What the task asks: Convert the rows into a Markdown table with the columns "Number" and "Line". Start at the line containing "Which of the" and end at the last line of the rows, leaving out blank lines.

Listed entries:
+++++
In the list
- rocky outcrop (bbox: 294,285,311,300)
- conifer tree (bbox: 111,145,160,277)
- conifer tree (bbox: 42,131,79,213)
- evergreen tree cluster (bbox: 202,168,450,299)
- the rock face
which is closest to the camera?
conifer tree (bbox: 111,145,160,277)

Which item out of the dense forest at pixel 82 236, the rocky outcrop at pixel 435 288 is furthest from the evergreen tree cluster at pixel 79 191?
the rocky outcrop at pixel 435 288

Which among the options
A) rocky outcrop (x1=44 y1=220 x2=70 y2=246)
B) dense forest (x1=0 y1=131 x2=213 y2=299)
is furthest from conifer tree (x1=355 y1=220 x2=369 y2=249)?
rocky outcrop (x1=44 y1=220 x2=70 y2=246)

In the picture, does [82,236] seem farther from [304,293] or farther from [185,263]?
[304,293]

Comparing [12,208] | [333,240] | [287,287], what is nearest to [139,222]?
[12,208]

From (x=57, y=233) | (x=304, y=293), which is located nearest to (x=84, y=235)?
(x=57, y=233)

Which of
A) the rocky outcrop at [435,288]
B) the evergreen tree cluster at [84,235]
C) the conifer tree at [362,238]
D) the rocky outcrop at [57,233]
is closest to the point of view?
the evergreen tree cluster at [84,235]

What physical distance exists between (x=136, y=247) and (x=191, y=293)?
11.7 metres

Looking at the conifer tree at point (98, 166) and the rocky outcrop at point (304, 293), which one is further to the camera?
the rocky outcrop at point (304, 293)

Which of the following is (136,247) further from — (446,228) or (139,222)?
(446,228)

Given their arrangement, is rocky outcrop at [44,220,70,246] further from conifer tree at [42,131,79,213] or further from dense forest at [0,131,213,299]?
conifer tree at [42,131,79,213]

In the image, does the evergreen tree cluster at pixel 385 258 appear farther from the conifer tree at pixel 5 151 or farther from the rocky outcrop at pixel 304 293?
+++++
The output:
| Number | Line |
|---|---|
| 1 | Which of the following is (136,247) further from — (446,228) or (139,222)? |
| 2 | (446,228) |
| 3 | Given their arrangement, is rocky outcrop at [44,220,70,246] further from conifer tree at [42,131,79,213] or further from dense forest at [0,131,213,299]? |
| 4 | conifer tree at [42,131,79,213] |
| 5 | In the image, does the evergreen tree cluster at pixel 385 258 appear farther from the conifer tree at pixel 5 151 or farther from the rocky outcrop at pixel 304 293? |